(Spatial question entries)
• • • • •
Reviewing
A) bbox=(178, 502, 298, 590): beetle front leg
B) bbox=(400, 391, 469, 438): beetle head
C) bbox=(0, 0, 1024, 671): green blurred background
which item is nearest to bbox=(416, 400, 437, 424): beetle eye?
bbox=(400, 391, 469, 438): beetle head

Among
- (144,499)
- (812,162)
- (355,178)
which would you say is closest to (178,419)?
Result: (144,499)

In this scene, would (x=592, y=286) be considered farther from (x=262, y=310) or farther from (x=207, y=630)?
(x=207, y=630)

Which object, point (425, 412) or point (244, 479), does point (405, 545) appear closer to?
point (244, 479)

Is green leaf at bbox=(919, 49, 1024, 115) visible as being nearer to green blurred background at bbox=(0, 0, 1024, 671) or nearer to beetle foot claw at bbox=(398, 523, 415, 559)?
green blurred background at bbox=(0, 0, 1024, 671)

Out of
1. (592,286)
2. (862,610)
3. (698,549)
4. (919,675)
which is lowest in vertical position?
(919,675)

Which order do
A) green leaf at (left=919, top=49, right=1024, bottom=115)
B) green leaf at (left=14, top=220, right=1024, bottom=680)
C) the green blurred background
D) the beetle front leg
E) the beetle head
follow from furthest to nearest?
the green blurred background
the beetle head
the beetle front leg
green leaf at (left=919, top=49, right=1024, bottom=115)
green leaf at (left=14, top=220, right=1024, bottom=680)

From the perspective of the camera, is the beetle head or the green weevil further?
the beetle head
• • • • •
Return every one of the lines above word for word, without any alteration.

Reviewing
A) bbox=(178, 502, 298, 590): beetle front leg
B) bbox=(400, 391, 469, 438): beetle head
C) bbox=(0, 0, 1024, 671): green blurred background
which item is nearest to bbox=(416, 400, 437, 424): beetle eye?
bbox=(400, 391, 469, 438): beetle head

Among
- (144,499)
- (812,162)
- (355,178)
which would you say is closest to (178,419)?
Result: (144,499)

In this scene, would (x=592, y=286) be considered farther from (x=262, y=310) or farther from (x=207, y=630)?
(x=207, y=630)

Which object, point (425, 412) or point (244, 479), does point (405, 545) appear closer to?
point (244, 479)

Is green leaf at bbox=(919, 49, 1024, 115) visible as being nearer to green blurred background at bbox=(0, 0, 1024, 671) or nearer to beetle foot claw at bbox=(398, 523, 415, 559)?
green blurred background at bbox=(0, 0, 1024, 671)

Out of
1. (592,286)
2. (862,610)
3. (698,549)
4. (919,675)
which is lowest in vertical position?
(919,675)

Which order do
A) green leaf at (left=919, top=49, right=1024, bottom=115)
B) green leaf at (left=14, top=220, right=1024, bottom=680)
C) the green blurred background
D) the beetle front leg
E) the beetle head
follow from furthest to nearest?
the green blurred background
the beetle head
the beetle front leg
green leaf at (left=919, top=49, right=1024, bottom=115)
green leaf at (left=14, top=220, right=1024, bottom=680)

From the perspective of the camera, is the beetle head or the green weevil further?
the beetle head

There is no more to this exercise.